### Set task
Can you transcribe every line exactly and leave the pictures behind?

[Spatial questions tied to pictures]
· · ·

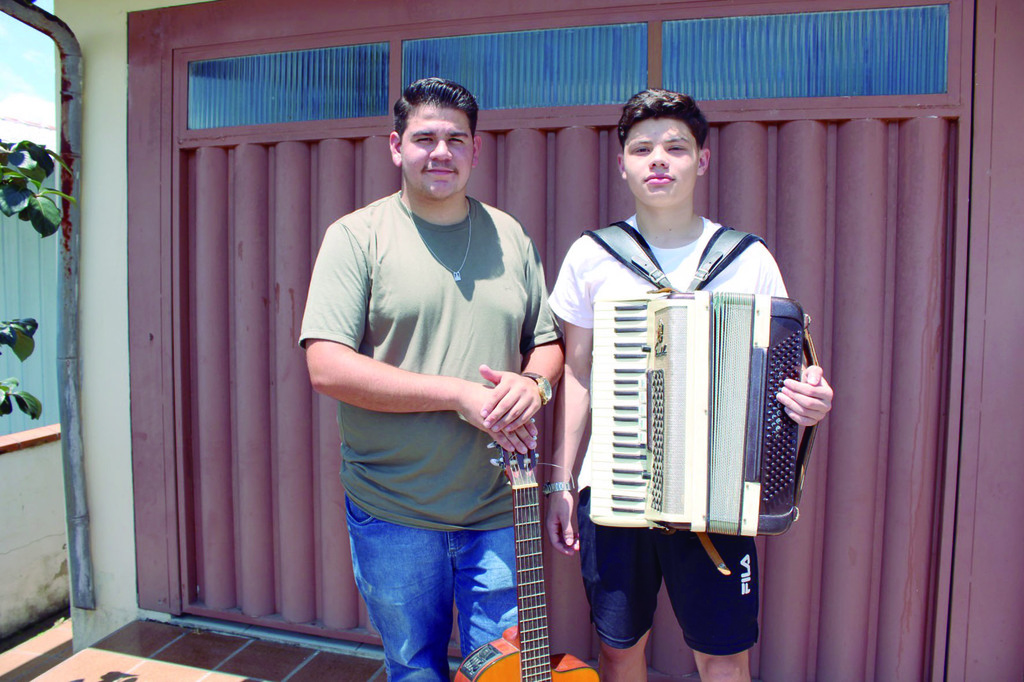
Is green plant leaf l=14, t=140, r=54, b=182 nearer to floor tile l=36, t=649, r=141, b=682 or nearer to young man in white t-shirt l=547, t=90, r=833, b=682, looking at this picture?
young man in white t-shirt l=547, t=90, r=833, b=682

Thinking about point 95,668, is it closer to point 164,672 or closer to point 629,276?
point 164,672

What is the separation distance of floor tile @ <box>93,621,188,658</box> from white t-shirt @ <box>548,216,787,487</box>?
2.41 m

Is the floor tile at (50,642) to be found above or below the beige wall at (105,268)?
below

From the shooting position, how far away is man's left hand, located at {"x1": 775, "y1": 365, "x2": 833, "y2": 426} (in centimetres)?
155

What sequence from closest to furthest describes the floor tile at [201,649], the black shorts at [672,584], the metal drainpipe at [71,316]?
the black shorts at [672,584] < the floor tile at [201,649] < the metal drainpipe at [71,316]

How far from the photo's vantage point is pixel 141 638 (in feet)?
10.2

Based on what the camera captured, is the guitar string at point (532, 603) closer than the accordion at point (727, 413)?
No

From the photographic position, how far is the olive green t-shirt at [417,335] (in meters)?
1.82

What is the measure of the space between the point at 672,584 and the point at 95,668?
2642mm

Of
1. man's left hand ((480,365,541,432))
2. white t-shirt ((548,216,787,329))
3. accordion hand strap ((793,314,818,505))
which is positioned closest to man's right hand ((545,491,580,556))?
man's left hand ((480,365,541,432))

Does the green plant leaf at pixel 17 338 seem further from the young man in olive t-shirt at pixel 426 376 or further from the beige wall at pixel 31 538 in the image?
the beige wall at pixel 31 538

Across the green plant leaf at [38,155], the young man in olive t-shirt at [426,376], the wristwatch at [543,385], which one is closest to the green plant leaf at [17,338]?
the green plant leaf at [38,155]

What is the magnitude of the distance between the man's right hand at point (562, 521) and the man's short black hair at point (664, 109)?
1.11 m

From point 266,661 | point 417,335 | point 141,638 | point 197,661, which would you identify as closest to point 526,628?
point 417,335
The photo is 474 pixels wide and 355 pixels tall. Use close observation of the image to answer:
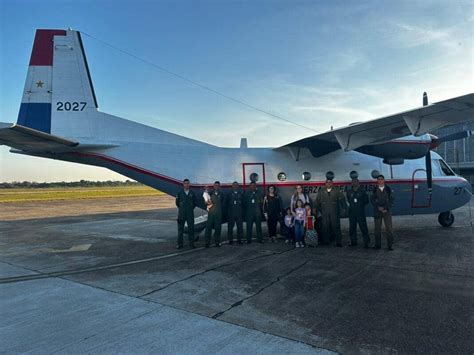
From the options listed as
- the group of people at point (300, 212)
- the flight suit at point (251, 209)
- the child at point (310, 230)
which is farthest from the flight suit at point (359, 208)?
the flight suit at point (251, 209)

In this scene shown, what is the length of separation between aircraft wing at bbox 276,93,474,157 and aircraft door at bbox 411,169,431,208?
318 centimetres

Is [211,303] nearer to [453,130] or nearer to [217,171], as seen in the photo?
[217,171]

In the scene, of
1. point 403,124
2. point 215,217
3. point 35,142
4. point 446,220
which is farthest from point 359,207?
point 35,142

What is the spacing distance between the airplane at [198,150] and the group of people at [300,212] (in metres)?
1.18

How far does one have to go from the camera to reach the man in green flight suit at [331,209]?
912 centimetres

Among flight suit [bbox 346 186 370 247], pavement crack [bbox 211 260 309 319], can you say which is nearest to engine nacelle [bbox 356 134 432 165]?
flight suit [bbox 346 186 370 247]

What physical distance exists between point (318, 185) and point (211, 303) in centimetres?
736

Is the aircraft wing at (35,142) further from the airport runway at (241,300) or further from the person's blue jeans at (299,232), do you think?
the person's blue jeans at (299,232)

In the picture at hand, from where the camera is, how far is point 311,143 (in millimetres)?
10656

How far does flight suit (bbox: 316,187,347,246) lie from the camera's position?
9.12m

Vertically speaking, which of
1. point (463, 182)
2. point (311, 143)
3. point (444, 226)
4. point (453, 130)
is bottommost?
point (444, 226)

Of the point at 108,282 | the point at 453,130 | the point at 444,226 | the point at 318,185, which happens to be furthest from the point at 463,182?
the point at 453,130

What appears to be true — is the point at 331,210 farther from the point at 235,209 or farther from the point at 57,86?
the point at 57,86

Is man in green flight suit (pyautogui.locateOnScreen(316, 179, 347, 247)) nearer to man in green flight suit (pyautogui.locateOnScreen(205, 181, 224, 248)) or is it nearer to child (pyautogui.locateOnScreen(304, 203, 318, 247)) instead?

· · ·

### Solved problem
Is green plant leaf l=14, t=140, r=54, b=182 nearer to floor tile l=36, t=649, r=141, b=682 or nearer to young man in white t-shirt l=547, t=90, r=833, b=682, looking at this picture?
young man in white t-shirt l=547, t=90, r=833, b=682

Thinking about point 95,668, is it closer to point 164,672 or closer to point 629,276?
point 164,672

What is the separation distance of floor tile @ <box>93,621,188,658</box> from white t-shirt @ <box>548,216,787,487</box>?
2.41 m

Is the floor tile at (50,642) to be found above or below the beige wall at (105,268)?
below

From the shooting position, how far away is man's left hand, located at {"x1": 775, "y1": 365, "x2": 833, "y2": 426} (in centimetres)?
155

What sequence from closest to furthest describes the floor tile at [201,649], the black shorts at [672,584], the metal drainpipe at [71,316]?
the black shorts at [672,584] < the floor tile at [201,649] < the metal drainpipe at [71,316]

How far from the photo's vantage point is pixel 141 638 (in feet)?
10.2

Based on what the camera captured, is the guitar string at point (532, 603) closer than the accordion at point (727, 413)?
No

From the photographic position, how far is the olive green t-shirt at [417,335] (in meters)?
1.82

What is the measure of the space between the point at 672,584 and the point at 95,668?
2642mm

Of
1. man's left hand ((480,365,541,432))
2. white t-shirt ((548,216,787,329))
3. accordion hand strap ((793,314,818,505))
which is positioned closest to man's right hand ((545,491,580,556))?
man's left hand ((480,365,541,432))

Does the green plant leaf at pixel 17 338 seem further from the young man in olive t-shirt at pixel 426 376 or further from the beige wall at pixel 31 538 in the image?
the beige wall at pixel 31 538

Across the green plant leaf at [38,155], the young man in olive t-shirt at [426,376], the wristwatch at [543,385], which one is closest to the green plant leaf at [17,338]?
the green plant leaf at [38,155]

What is the magnitude of the distance between the man's right hand at point (562, 521) and the man's short black hair at point (664, 109)?
1.11 m

From point 266,661 | point 417,335 | point 141,638 | point 197,661, which would you identify as closest to point 526,628?
point 417,335
The photo is 474 pixels wide and 355 pixels tall. Use close observation of the image to answer:
From the options listed as
- the group of people at point (300, 212)
- the flight suit at point (251, 209)
- the child at point (310, 230)
which is farthest from the flight suit at point (359, 208)?
the flight suit at point (251, 209)

In this scene shown, what is the length of separation between aircraft wing at bbox 276,93,474,157 and aircraft door at bbox 411,169,431,208?
318 centimetres

Is [211,303] nearer to [453,130] or nearer to [217,171], as seen in the photo?
[217,171]

In the scene, of
1. point 403,124
2. point 215,217
3. point 35,142
4. point 446,220
which is farthest from point 359,207?
point 35,142

What is the spacing distance between the airplane at [198,150] and the group of people at [300,212] (in metres)?
1.18

How far does one have to go from the camera to reach the man in green flight suit at [331,209]?
912 centimetres

Among flight suit [bbox 346 186 370 247], pavement crack [bbox 211 260 309 319], can you say which is nearest to engine nacelle [bbox 356 134 432 165]?
flight suit [bbox 346 186 370 247]

What physical distance exists between point (318, 185) and point (211, 303) in centimetres?
736

Is the aircraft wing at (35,142) further from the airport runway at (241,300) or further from the person's blue jeans at (299,232), do you think?
the person's blue jeans at (299,232)

In the picture at hand, from where the camera is, how far is point 311,143 (in millimetres)?
10656

How far does flight suit (bbox: 316,187,347,246) lie from the camera's position?
9.12m

Vertically speaking, which of
1. point (463, 182)
2. point (311, 143)
3. point (444, 226)
4. point (453, 130)
is bottommost?
point (444, 226)

Of the point at 108,282 | the point at 453,130 | the point at 444,226 | the point at 318,185, which happens to be furthest from the point at 463,182?
the point at 453,130

What appears to be true — is the point at 331,210 farther from the point at 235,209 or farther from the point at 57,86?
the point at 57,86

Is man in green flight suit (pyautogui.locateOnScreen(316, 179, 347, 247)) nearer to man in green flight suit (pyautogui.locateOnScreen(205, 181, 224, 248)) or is it nearer to child (pyautogui.locateOnScreen(304, 203, 318, 247)) instead?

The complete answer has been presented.